Choosing images for your design projects can take forever. With an exhaustive amount of options, the trick is in curating images that fit your brand and project and coming up with creative ways to customize it to your content. It's all about making the images work for you.
Curating and choosing images
Say you need a photo of a bike. You will most likely come across an alot of them, however there are probably only a very limited few of them that will work for your project based on your specific design criteria. The trick is to look for a few important things and then customize the rest of the way.
Quality and style
First, always choose high quality images that compliment your brand mood, tone and message. Going back to our bike example. Look for intentional lighting, good composition, high resolution (not blurry or pixelated), and be aware of the different possible styles (vintage, modern, editorial, candid). Most importantly, ask yourself if the image you are choosing evokes the right emotion and message for your design. If a picture is worth 1000 words, make sure that those words align with your brand's image, values and messaging.
If you plan to use the photo as a hero image, make sure that it is oriented horizontally (like the teal bike above), so that the image is wide enough to be viewed in the correct proportions on large screens. If you must choose a vertically oriented image, than you'll probably need to crop and resize it, so make sure it's a large enough image so that your crop area is positioned effectively for your design.
Give credit where credit is due
All images are copyrighted by the author to some degree and then license or not licensed for reuse in different scenarios. These license levels range from 'All rights reserved' to 'CC0 No Rights Required” licensing. Make sure that you always attribute images according to it's license guidelines or use only images that are copyright labeled for reuse in the way you intend to use them.
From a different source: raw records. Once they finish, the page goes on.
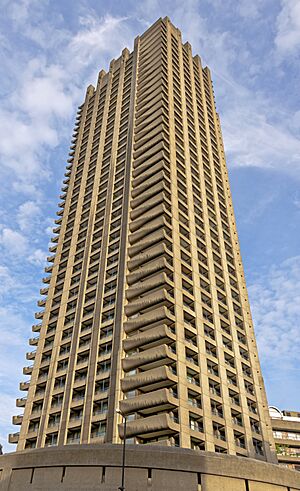 Lauderdale Tower, Barbican Estate, London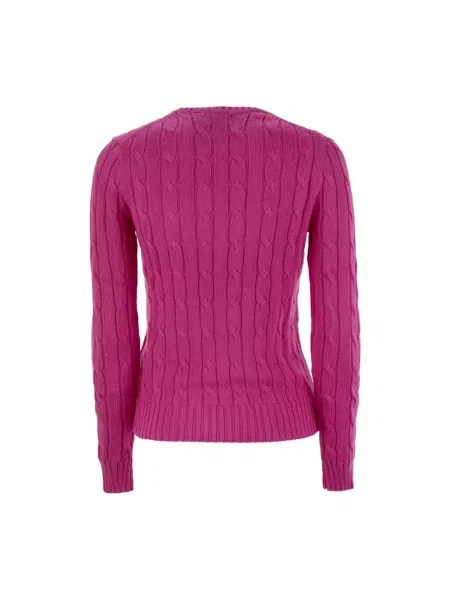 Sweter Polo Ralph Lauren różowy
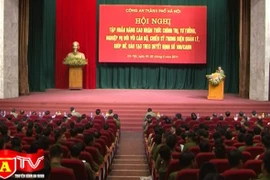 Nâng cao nhận thức chính trị và nghiệp vụ cho cán bộ chiến sĩ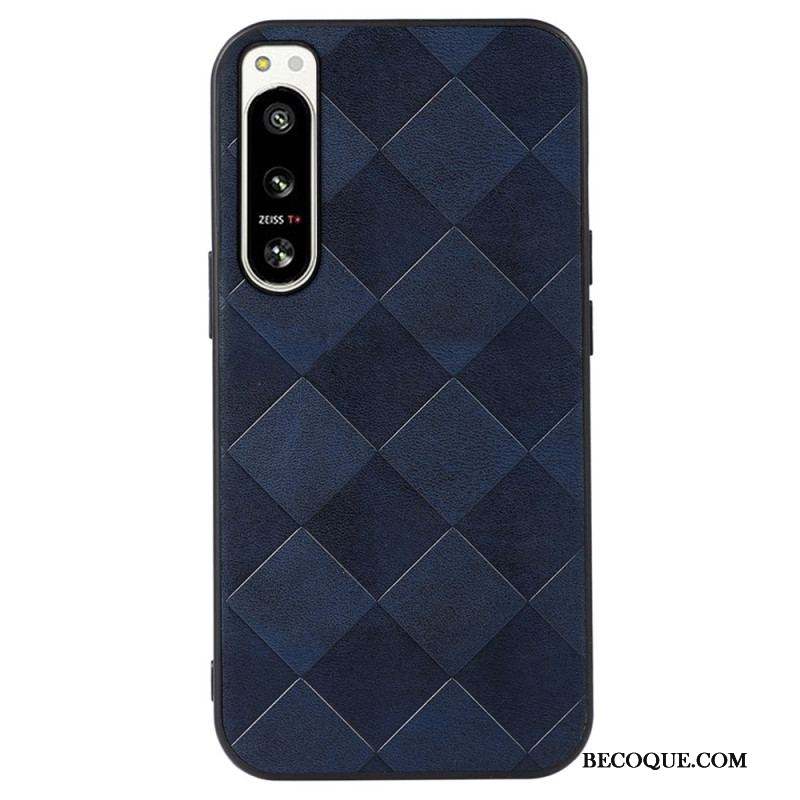 Coque Sony Xperia 5 IV Style Tissé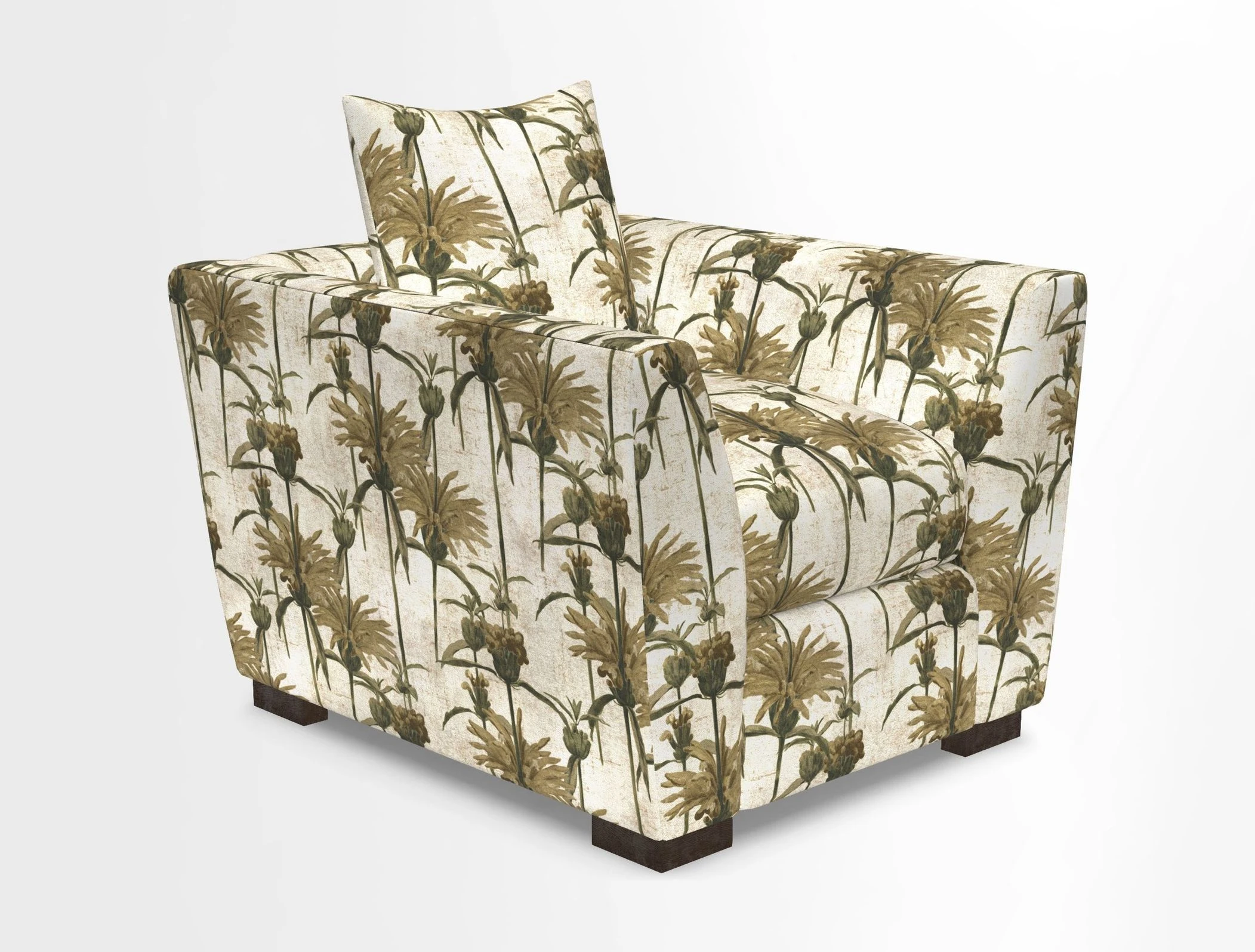 Hambledon Chair in Two Tone Plain  Biscuit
A definition of all the levels of Creative Commons License attributions can be found here: https://creativecommons.org/licenses/
An ideal attribution would include the image title, author, source, and license and any relevant links:
Where to find images
There are a lot of cheesy, unnatural looking stock photo resources on the web, but some of my favorite modern, high quality 'unstock-like' photo sites include the following. Best of all, they are all completely free and require NO attribution at all:
Even though the images on these sites do not require attribution, it's always a lovely gesture that you might want to consider anyway.
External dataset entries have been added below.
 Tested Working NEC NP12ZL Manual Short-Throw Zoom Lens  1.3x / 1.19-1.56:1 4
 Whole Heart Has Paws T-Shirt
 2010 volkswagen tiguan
Here is a nice comparison list of both free and paid stock photo resources and how they stack up.
Choose photos with your brand color in them
Look for photos or images that contain colors that either match or compliment your existing brand colors.
Scrims and Overlays
It's not always easy to find images that contain colors from your brand's palette, in that case a neat trick is to add scrims or overlays to your images that are tinted with your brand color to give them a custom feel. For instance, by simply adding a colored box on top of all the images you use and lowering the opacity until the image peaks through, you can achieve a custom and cohesive look across a collection of disparate images.
Spectrum or rainbow overlay
Adding text on top of images
If you need to add text on top of your images there are a few ways to make it more legible:
Add a dark overlay to an image and lower it's opacity so that you can see the image just peaking through beneath it. The text on top should always be white or a bright, contrasting color to make it pop and appear crisp and legible.
Utilize empty space
Use the empty space in and around images as a placeholder for text. You can also try using your dropper tool to pick up a color from the image and use it as an accent on the text itself.
Brushes and effects
If the image has no true empty space or not enough, editing your photos with a brush tool in order to obscure certain parts is a great way to compensate for the lack of space or give yourself more room for copy where needed. Use your dropper tool to pick up a shade from the background color and then using a soft brush tool shade and blend over areas to create more empty space for your text.
Combine geometric shape and images
Make a bold, graphical statement and create space for text by adding overlapping shapes to your images.
Whether you combine the different methods above or get even more creative with your image and text treatments, starting with a great image that represents your brand and then manipulating it subtlety and strategically to accommodate your content can help elevate your UI designs to another level.